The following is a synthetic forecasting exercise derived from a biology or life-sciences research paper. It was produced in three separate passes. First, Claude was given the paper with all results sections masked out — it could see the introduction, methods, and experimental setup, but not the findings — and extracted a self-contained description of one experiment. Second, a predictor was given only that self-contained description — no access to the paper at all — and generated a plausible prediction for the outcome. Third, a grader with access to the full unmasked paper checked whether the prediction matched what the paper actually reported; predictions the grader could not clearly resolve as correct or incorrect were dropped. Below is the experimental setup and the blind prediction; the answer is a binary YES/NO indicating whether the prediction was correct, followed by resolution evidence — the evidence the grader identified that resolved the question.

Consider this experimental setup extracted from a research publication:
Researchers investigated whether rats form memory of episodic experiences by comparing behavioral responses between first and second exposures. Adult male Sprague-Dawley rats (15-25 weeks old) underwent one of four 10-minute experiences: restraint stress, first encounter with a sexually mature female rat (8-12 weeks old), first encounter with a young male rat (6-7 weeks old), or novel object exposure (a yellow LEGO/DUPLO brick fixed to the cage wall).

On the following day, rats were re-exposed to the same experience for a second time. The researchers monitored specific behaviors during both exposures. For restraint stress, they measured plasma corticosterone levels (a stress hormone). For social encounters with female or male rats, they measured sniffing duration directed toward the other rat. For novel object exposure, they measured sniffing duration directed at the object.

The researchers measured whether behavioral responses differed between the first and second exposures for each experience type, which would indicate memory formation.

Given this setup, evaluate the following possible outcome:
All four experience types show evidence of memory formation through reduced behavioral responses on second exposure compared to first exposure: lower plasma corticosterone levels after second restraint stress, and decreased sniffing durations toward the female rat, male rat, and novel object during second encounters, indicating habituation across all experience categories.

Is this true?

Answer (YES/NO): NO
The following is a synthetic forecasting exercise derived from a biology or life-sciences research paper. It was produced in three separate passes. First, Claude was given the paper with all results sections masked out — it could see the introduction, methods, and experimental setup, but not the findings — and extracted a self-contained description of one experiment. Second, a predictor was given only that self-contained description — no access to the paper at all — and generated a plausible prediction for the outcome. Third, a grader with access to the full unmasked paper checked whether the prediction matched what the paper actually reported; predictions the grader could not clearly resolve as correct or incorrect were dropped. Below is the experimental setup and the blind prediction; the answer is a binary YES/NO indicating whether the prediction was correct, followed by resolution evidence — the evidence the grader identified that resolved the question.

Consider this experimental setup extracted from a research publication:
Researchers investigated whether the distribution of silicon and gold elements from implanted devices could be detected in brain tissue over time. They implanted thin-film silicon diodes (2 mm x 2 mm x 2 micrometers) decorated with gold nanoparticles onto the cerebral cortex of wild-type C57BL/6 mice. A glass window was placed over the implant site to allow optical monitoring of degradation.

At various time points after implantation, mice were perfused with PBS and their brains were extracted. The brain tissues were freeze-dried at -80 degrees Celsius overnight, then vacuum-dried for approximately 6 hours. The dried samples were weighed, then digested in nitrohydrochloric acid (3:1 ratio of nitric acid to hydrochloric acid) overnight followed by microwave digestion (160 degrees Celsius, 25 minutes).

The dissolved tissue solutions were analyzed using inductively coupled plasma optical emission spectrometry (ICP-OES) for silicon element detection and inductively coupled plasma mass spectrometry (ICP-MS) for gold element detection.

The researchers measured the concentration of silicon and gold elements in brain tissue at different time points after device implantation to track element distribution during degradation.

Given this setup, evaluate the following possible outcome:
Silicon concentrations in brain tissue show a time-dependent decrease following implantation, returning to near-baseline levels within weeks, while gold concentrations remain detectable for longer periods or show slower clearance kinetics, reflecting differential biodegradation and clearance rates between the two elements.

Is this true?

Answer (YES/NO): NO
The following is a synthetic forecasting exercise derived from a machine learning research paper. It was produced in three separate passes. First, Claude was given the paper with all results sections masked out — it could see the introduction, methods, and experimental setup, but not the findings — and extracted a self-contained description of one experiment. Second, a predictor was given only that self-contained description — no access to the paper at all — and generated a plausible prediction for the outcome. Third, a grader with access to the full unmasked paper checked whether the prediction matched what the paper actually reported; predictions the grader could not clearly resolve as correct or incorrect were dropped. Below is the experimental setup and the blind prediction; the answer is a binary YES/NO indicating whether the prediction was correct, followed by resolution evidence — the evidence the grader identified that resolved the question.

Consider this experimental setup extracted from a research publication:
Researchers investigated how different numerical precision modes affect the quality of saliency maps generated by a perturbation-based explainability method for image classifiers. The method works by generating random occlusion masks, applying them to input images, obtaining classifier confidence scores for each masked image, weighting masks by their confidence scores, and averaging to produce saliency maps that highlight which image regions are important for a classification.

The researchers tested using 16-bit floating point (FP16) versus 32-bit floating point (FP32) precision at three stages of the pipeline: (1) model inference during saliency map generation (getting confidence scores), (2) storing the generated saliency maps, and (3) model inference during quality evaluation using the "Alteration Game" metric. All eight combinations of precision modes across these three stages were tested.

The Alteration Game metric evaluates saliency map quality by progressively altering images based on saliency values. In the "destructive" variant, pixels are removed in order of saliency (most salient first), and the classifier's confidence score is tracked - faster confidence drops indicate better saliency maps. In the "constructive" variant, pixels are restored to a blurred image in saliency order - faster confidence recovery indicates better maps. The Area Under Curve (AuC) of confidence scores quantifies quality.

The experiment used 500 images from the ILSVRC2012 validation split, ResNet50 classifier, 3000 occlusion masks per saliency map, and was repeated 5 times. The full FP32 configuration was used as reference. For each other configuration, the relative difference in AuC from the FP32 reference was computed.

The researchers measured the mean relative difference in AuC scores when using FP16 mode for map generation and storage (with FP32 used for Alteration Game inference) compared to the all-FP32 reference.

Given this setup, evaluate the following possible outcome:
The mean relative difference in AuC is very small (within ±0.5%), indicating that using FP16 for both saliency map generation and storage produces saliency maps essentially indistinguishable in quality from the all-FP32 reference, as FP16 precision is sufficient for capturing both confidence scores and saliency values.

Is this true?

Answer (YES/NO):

════════════════════

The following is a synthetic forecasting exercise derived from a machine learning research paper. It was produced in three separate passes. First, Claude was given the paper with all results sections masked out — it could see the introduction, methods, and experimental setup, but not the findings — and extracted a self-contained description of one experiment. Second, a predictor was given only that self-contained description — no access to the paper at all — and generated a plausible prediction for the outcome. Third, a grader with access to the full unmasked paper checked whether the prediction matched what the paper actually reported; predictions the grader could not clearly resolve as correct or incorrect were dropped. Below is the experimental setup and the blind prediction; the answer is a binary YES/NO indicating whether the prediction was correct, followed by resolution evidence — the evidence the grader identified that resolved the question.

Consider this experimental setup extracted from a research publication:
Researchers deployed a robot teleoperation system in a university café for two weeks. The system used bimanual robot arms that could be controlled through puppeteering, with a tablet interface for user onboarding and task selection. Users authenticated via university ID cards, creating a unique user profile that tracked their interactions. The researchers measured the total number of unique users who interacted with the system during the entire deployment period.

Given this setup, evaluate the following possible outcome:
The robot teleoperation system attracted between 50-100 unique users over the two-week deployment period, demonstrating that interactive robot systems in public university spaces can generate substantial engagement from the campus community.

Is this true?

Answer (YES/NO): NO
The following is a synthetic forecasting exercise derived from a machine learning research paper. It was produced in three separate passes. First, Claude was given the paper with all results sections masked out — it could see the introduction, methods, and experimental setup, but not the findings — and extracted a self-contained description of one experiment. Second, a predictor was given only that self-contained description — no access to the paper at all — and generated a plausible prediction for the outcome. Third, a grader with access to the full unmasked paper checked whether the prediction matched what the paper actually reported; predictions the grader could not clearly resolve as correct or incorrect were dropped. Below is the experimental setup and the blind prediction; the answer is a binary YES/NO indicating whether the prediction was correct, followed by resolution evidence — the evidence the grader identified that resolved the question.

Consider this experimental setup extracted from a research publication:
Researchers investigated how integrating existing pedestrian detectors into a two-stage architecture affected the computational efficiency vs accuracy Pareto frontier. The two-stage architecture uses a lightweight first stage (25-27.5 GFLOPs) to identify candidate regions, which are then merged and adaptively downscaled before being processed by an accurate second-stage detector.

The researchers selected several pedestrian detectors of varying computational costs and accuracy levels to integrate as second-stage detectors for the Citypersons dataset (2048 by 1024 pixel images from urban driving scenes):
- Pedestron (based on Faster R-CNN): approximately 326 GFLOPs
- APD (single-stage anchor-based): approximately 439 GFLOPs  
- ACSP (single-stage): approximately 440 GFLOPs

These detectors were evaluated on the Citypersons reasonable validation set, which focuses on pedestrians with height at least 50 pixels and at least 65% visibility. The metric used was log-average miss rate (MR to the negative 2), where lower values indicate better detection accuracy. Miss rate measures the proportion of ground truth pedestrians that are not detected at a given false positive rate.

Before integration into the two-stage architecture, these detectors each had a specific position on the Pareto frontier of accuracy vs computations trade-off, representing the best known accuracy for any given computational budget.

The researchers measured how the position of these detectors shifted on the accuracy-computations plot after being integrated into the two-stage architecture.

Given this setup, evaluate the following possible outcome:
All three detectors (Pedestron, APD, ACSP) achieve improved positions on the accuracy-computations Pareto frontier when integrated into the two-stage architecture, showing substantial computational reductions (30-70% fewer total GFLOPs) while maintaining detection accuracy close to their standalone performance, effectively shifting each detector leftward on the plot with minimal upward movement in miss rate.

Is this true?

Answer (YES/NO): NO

════════════════════

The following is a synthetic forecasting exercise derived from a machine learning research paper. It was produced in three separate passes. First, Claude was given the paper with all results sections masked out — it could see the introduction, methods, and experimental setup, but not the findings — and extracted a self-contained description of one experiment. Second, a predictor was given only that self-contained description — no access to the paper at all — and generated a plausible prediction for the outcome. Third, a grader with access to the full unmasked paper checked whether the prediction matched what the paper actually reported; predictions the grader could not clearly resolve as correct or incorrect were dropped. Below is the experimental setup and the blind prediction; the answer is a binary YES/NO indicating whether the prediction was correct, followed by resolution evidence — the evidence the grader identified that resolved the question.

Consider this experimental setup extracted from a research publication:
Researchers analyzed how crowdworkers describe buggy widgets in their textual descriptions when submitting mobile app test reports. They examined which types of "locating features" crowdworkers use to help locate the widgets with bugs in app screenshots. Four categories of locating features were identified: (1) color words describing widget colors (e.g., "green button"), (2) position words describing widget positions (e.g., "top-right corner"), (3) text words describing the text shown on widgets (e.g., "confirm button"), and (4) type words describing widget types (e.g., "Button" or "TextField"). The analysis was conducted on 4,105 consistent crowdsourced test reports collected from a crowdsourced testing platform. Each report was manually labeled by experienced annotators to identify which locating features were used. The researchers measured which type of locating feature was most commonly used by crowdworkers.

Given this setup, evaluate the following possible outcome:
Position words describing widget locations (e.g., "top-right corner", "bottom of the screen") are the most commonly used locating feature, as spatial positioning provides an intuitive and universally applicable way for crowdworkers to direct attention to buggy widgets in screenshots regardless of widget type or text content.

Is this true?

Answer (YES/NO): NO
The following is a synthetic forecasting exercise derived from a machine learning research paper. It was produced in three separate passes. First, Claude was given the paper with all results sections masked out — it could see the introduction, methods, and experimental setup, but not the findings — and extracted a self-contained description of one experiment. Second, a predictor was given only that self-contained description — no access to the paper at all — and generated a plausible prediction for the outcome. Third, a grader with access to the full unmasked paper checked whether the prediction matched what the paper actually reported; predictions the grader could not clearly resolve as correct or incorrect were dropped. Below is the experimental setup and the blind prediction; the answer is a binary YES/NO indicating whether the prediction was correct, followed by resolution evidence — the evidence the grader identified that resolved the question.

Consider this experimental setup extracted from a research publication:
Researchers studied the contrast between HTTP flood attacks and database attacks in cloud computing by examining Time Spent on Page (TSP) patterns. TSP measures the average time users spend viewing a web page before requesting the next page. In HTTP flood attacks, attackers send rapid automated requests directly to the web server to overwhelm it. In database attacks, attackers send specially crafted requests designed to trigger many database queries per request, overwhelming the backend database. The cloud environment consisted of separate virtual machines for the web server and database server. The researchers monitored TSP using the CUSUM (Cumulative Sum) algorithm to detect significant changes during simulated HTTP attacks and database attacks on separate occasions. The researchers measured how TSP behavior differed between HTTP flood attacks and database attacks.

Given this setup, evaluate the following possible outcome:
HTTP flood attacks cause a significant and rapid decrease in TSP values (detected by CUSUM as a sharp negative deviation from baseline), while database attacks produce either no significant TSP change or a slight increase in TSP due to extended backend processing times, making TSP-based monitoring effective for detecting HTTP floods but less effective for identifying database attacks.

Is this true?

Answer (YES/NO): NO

════════════════════

ABOUT THIS EXERCISE:
Which lines in the material above include the string "across"? Pull them out.

REPLY:
All four experience types show evidence of memory formation through reduced behavioral responses on second exposure compared to first exposure: lower plasma corticosterone levels after second restraint stress, and decreased sniffing durations toward the female rat, male rat, and novel object during second encounters, indicating habituation across all experience categories.
The researchers tested using 16-bit floating point (FP16) versus 32-bit floating point (FP32) precision at three stages of the pipeline: (1) model inference during saliency map generation (getting confidence scores), (2) storing the generated saliency maps, and (3) model inference during quality evaluation using the "Alteration Game" metric. All eight combinations of precision modes across these three stages were tested.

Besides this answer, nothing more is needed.